Call a qualified electrician and tell him you need to replace some old Pass & Seymour Despard devices.


----------



## RIVETER (Sep 26, 2009)

*ID Switches*

It is hard for me to believe that if you took so long in finding out the different scenarios that you did not already take it apart.


----------



## cdnelectrician (Mar 14, 2008)

Call an electrician.


----------



## 480sparky (Sep 20, 2007)

jp2code said:


> ................My initial thought is to just pull the whole thing apart (this coming weekend) and see if any wiring looks obviously bad that I can just replace. If the wiring looks fine, then the switches are at fault -...........


I can see Robbie the Robot now.........










"Warning! Warning!
Unqualified Person attempting
electrical work!
Danger, Will Smith!"​


----------



## Speedy Petey (Jan 10, 2007)

_The Admin and Moderators of this forum would prefer if you post Do It Yourself related topics on our sister site www.DIYChatroom.com

ElectricianTalk.com is designed for electrical industry professionals to discuss issues and topics related to the electrical trades and related industries. Many of our professionals are also members at DIYChatroom.com and are looking forward to assist you with your needs.

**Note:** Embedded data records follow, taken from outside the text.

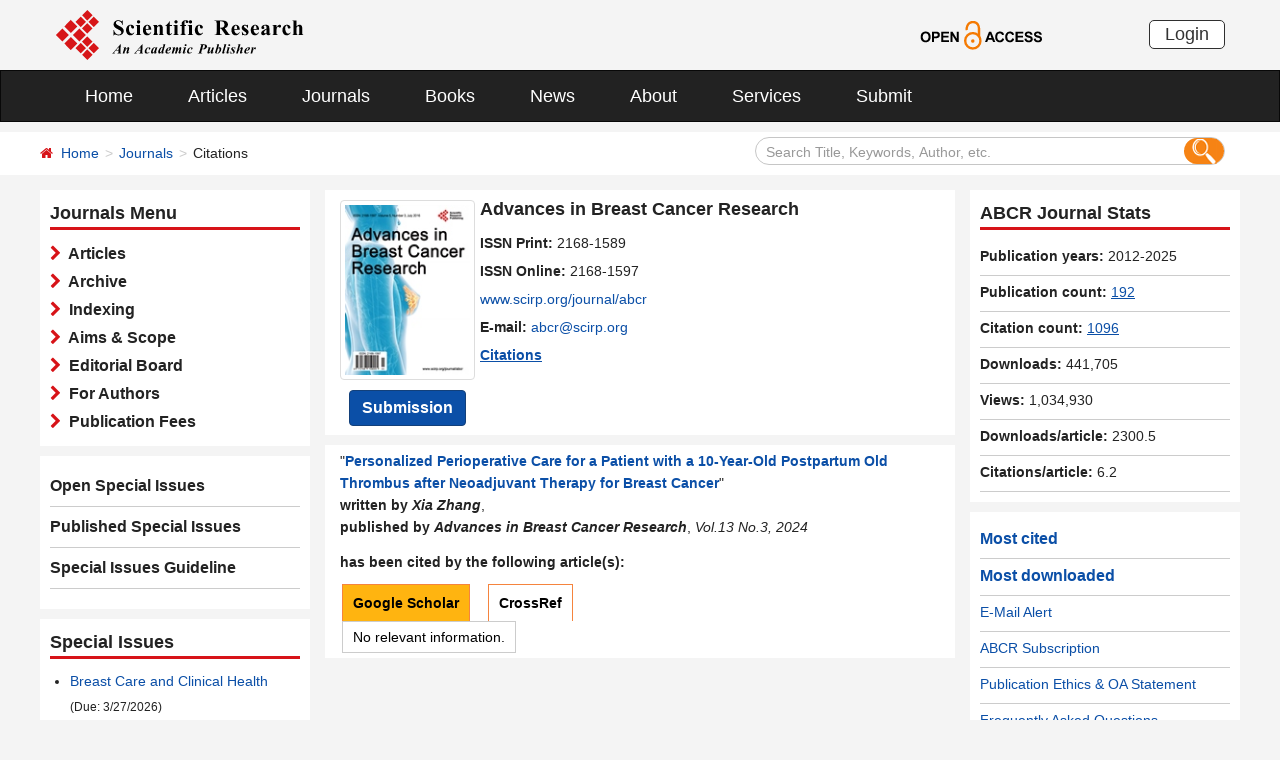

--- FILE ---
content_type: text/html; charset=utf-8
request_url: https://scirp.org/journal/journaldown?journalid=1478&timspan=1768985673340
body_size: 536
content:




<div class="column right_link1">
    <div id="tr_jnumber_title" class="title_up">ABCR Journal Stats</div>
    <ul class="list-unstyled" >
        <li id="tr_jnumber_years"><strong>Publication years:</strong> 2012-2025</li>
        <li id="tr_jnumber_articles"><strong>Publication count:</strong> <a href="/journal/journalarticles?journalid=1478" target="_blank" style="text-decoration: underline;">192</a></li>
         <li id="tr_jnumber_citations"><strong>Citation count:</strong> <a href="/journal/journalcitations?journalid=1478" target="_blank" style="text-decoration: underline;">1096</a></li>

        
         
        <li><strong>Downloads:</strong> 441,705</li>
        <li><strong>Views:</strong> 1,034,930</li>
        <li id="tr_jnumber_avgdownload"><span title="Average downloads per article" style="font-weight:bold;">Downloads/article:</span> 2300.5</li>
         <li id="tr_jnumber_avgcitation"><span title="Average citations per article" style="font-weight:bold;">Citations/article:</span> 6.2</li>
         
    </ul>
</div>



--- FILE ---
content_type: text/html; charset=utf-8
request_url: https://scirp.org/journal/specialissues?journalid=1478&timspan=1768985673354
body_size: 349
content:
<div id="div_specialIssues" class="column">
    <div class="column ul1">
        <div class="title_up">Special Issues</div>
        <ul style="margin-left: 20px;">
            
                <li>
                  <a href='htmlofspecialissue?id=12131&amp;journalid=1478'>Breast Care and Clinical Health</a><br /><span style="font-size:12px;">(Due: 3/27/2026)</span>
                </li>                
            
        </ul>
    </div>
</div>







--- FILE ---
content_type: text/html; charset=utf-8
request_url: https://scirp.org/journal/specialissues?journalid=1478&timspan=1768985673355
body_size: 350
content:
<div id="div_specialIssues" class="column">
    <div class="column ul1">
        <div class="title_up">Special Issues</div>
        <ul style="margin-left: 20px;">
            
                <li>
                  <a href='htmlofspecialissue?id=12131&amp;journalid=1478'>Breast Care and Clinical Health</a><br /><span style="font-size:12px;">(Due: 3/27/2026)</span>
                </li>                
            
        </ul>
    </div>
</div>







--- FILE ---
content_type: application/javascript
request_url: https://www.scirp.org/js/chart.js
body_size: 398
content:
window.$zopim||(function(d,s){var z=$zopim=function(c){z._.push(c)},$=z.s=
d.createElement(s),e=d.getElementsByTagName(s)[0];z.set=function(o){z.set.
_.push(o)};z._=[];z.set._=[];$.async=!0;$.setAttribute('charset','utf-8');
$.src='//v2.zopim.com/?23Tu2A8dczgfJKnk5MCkiqPoakY8IEWN';z.t=+new Date;$.
type='text/javascript';e.parentNode.insertBefore($,e)})(document,'script');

Please take a moment to post your question at www.DIYChatroom.com If you're not already a member of DIYChatroom.com you can sign up for a free account by going to http://www.diychatroom.com/register.php/

This thread has been closed._


----------



## AWKrueger (Aug 4, 2008)

closed?


----------



## Dennis Alwon (May 9, 2009)

Yes this thread is closed. :laughing:


----------



## Fredman (Dec 2, 2008)

This thread is about to be closed...:whistling2::no:

:laughing:


----------



## NolaTigaBait (Oct 19, 2008)

Still not closed.


----------



## user4818 (Jan 15, 2009)

Yup, not closed yet. :blink:


----------



## Grimlock (Aug 4, 2009)

Closed to not: *not post*


----------



## crazymurph (Aug 19, 2009)

Still Open


----------



## BCSparkyGirl (Aug 20, 2009)

wow, petey is slow today..........hehehe


----------



## BryanMD (Dec 31, 2007)

petey may need a wiring diagram just like the OP does.


----------



## BCSparkyGirl (Aug 20, 2009)

lol....not so Speedy Petey?:laughing::laughing::laughing:


----------



## Speedy Petey (Jan 10, 2007)

DAMN! 

I did it again.


----------